--- Task to complete ---
The answer must be every line from the entries below that contains "Tanzania".

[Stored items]
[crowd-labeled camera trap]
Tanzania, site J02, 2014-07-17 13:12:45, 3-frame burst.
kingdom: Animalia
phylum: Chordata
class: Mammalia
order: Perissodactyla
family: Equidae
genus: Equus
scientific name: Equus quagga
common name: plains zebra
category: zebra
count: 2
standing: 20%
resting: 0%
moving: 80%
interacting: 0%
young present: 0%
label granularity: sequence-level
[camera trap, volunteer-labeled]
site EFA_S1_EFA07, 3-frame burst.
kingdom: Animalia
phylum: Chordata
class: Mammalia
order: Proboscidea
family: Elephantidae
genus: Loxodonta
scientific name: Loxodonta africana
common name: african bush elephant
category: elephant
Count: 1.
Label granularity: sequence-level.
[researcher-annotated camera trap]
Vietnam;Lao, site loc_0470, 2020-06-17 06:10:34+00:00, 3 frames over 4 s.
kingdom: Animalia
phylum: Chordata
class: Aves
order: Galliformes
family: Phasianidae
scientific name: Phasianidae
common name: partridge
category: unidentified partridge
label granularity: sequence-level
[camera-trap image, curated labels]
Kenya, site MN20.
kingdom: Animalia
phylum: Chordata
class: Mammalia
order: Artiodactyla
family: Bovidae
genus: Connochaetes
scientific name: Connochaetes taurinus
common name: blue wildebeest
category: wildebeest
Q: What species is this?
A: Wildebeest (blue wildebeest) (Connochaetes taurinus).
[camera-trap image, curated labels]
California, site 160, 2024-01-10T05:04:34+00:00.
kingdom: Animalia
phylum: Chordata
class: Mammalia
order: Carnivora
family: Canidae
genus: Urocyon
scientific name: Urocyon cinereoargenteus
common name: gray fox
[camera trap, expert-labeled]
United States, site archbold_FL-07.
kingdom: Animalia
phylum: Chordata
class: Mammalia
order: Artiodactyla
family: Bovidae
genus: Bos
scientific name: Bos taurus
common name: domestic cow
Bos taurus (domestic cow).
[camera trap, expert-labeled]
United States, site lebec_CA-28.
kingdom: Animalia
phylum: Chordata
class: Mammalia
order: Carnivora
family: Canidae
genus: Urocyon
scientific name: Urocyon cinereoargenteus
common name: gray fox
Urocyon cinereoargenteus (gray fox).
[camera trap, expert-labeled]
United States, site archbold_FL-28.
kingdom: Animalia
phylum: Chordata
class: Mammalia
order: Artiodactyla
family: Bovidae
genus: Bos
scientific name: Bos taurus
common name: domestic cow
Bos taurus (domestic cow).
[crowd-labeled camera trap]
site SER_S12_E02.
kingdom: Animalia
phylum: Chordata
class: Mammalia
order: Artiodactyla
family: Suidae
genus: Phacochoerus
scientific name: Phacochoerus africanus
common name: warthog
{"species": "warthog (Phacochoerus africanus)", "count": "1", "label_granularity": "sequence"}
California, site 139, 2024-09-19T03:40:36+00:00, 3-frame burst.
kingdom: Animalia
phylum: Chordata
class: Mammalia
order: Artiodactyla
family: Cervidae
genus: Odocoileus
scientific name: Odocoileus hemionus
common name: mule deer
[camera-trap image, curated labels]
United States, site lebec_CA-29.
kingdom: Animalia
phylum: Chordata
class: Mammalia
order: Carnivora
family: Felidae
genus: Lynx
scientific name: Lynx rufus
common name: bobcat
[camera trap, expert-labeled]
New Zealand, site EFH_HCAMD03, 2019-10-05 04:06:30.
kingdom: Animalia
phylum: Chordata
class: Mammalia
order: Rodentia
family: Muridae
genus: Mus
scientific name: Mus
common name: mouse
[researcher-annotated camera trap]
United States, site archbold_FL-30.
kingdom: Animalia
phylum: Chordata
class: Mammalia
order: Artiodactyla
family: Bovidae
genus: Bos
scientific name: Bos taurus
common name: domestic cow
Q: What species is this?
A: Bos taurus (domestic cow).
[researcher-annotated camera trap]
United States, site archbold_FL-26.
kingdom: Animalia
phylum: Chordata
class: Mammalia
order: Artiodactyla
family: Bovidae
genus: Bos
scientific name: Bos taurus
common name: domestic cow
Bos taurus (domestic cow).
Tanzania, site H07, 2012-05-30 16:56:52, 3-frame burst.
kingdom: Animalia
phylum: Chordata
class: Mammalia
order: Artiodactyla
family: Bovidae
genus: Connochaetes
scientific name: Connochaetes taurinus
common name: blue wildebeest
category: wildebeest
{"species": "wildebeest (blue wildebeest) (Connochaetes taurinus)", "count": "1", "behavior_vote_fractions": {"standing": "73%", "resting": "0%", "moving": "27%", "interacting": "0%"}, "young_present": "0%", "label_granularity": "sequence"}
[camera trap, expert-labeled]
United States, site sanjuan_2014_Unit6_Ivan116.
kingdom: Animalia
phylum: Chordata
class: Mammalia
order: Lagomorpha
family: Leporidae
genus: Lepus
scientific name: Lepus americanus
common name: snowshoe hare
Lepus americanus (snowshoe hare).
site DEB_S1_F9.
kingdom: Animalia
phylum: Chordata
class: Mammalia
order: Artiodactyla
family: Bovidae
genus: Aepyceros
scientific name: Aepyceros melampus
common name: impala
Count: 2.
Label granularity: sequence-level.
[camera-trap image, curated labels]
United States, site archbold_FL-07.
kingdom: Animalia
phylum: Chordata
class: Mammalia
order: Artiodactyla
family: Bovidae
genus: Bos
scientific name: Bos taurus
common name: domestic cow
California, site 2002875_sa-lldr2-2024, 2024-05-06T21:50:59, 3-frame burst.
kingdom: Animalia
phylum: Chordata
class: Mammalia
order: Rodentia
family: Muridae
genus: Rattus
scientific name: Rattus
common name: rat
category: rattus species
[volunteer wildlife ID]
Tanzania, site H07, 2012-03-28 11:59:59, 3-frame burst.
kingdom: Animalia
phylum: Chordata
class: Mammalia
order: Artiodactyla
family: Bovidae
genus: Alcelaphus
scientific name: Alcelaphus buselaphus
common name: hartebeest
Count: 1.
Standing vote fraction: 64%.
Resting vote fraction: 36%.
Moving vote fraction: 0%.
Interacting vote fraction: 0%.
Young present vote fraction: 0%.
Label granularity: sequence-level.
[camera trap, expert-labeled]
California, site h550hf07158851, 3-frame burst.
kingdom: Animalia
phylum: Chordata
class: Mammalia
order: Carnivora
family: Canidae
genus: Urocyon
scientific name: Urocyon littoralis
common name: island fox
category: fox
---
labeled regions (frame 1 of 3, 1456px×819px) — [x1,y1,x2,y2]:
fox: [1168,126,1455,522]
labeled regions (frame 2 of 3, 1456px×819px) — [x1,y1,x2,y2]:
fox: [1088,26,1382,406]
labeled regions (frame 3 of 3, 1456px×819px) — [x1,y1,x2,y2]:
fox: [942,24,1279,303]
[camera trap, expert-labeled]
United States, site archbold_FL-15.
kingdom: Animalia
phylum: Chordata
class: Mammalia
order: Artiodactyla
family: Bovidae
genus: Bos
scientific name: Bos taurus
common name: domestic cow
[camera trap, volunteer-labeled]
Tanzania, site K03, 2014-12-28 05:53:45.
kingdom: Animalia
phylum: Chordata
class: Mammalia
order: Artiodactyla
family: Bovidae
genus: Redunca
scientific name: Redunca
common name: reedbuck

--- Task solution ---
Tanzania, site J02, 2014-07-17 13:12:45, 3-frame burst.
Tanzania, site H07, 2012-05-30 16:56:52, 3-frame burst.
Tanzania, site H07, 2012-03-28 11:59:59, 3-frame burst.
Tanzania, site K03, 2014-12-28 05:53:45.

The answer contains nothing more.